Word for word, restate the records that come after this.

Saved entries
== Segment start ==

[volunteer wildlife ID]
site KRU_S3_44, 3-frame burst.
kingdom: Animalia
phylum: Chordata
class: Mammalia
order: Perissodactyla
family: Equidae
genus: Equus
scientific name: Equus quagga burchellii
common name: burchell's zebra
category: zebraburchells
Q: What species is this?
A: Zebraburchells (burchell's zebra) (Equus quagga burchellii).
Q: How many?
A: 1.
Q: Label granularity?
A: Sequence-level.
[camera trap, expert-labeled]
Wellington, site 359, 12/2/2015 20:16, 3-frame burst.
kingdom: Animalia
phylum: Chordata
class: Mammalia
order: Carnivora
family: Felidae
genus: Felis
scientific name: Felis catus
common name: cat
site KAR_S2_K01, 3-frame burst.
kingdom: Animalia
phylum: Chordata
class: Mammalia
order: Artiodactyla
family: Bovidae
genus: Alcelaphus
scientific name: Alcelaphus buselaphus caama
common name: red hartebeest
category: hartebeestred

== Segment end ==

Solution |
[volunteer wildlife ID]
site KRU_S3_44, 3-frame burst.
kingdom: Animalia
phylum: Chordata
class: Mammalia
order: Perissodactyla
family: Equidae
genus: Equus
scientific name: Equus quagga burchellii
common name: burchell's zebra
category: zebraburchells
Q: What species is this?
A: Zebraburchells (burchell's zebra) (Equus quagga burchellii).
Q: How many?
A: 1.
Q: Label granularity?
A: Sequence-level.
[camera trap, expert-labeled]
Wellington, site 359, 12/2/2015 20:16, 3-frame burst.
kingdom: Animalia
phylum: Chordata
class: Mammalia
order: Carnivora
family: Felidae
genus: Felis
scientific name: Felis catus
common name: cat
site KAR_S2_K01, 3-frame burst.
kingdom: Animalia
phylum: Chordata
class: Mammalia
order: Artiodactyla
family: Bovidae
genus: Alcelaphus
scientific name: Alcelaphus buselaphus caama
common name: red hartebeest
category: hartebeestred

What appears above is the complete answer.